EXERCISE BRIEF:
If pictures are present, leave them out, and copy the data word for word.

RAW DATA:
---
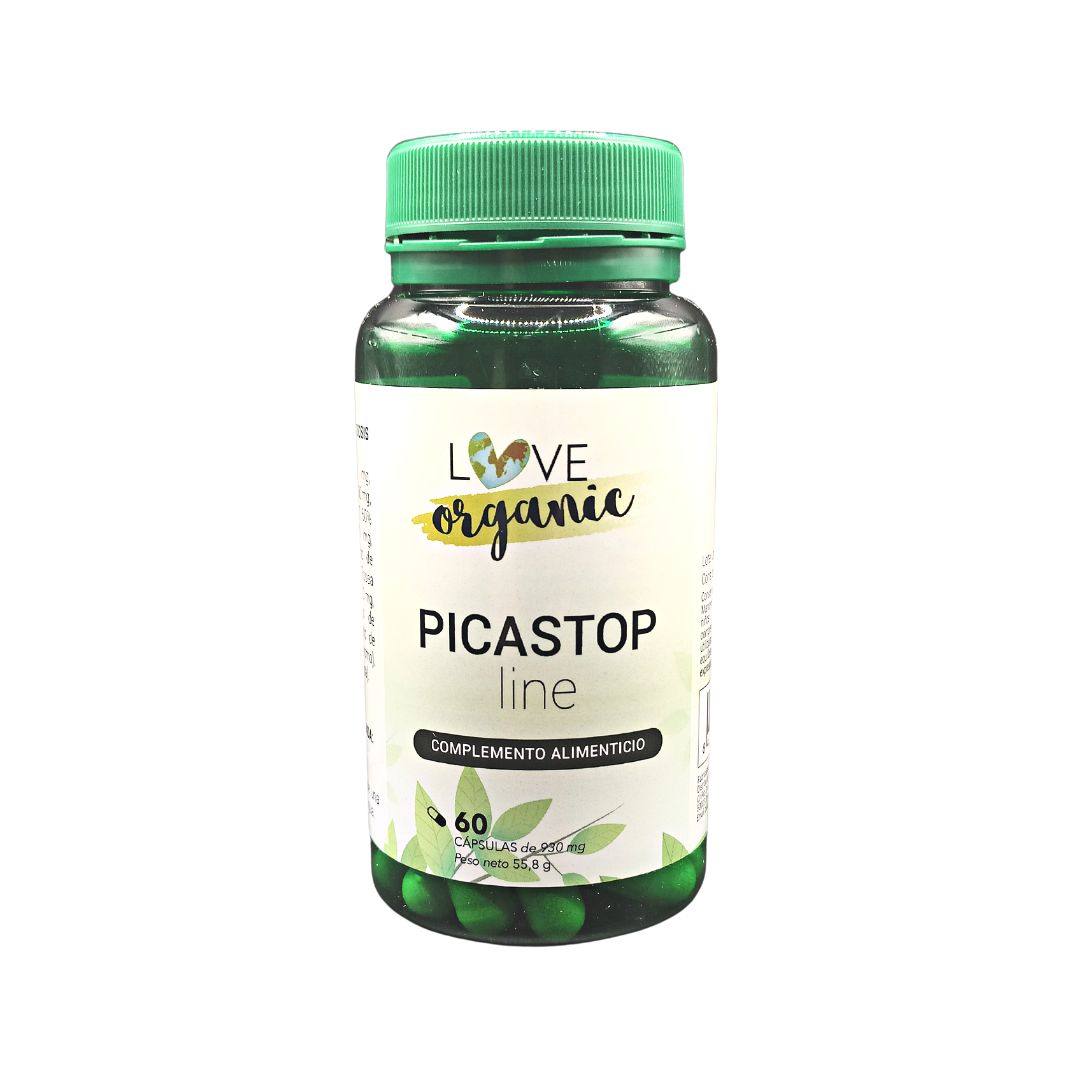 Picastop Line 60 cápsulas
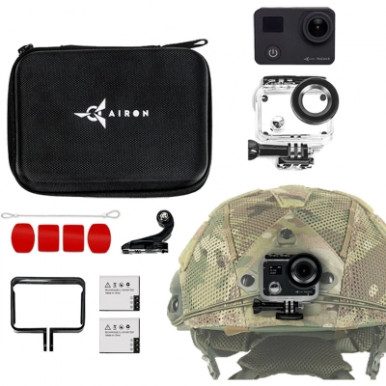 Екшн-камера AirOn ProCam 8 Tactical Helm Kit (4822356754510)-12-зображення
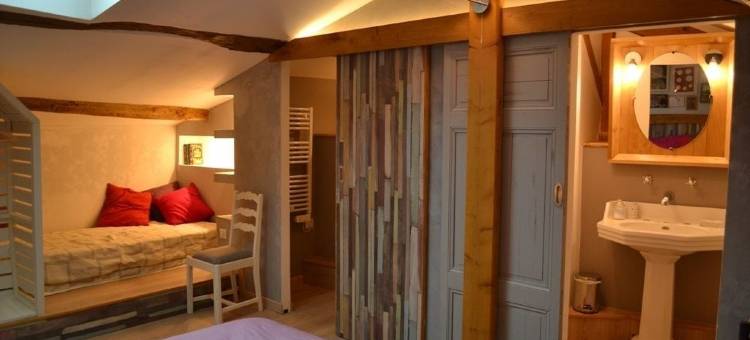 勒泰拉瑟德贝索住宿加早餐旅馆(Les Terrasses de Bessou)图片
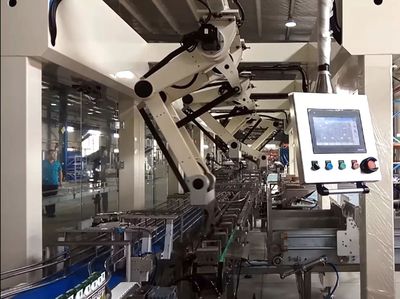【酒交會秀場】智能機器人助力上海國際酒交會_科技_網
---
OUTPUT OF THE EXERCISE:
 Picastop Line 60 cápsulas
 Екшн-камера AirOn ProCam 8 Tactical Helm Kit (4822356754510)-12-зображення
 勒泰拉瑟德贝索住宿加早餐旅馆(Les Terrasses de Bessou)图片
【酒交會秀場】智能機器人助力上海國際酒交會_科技_網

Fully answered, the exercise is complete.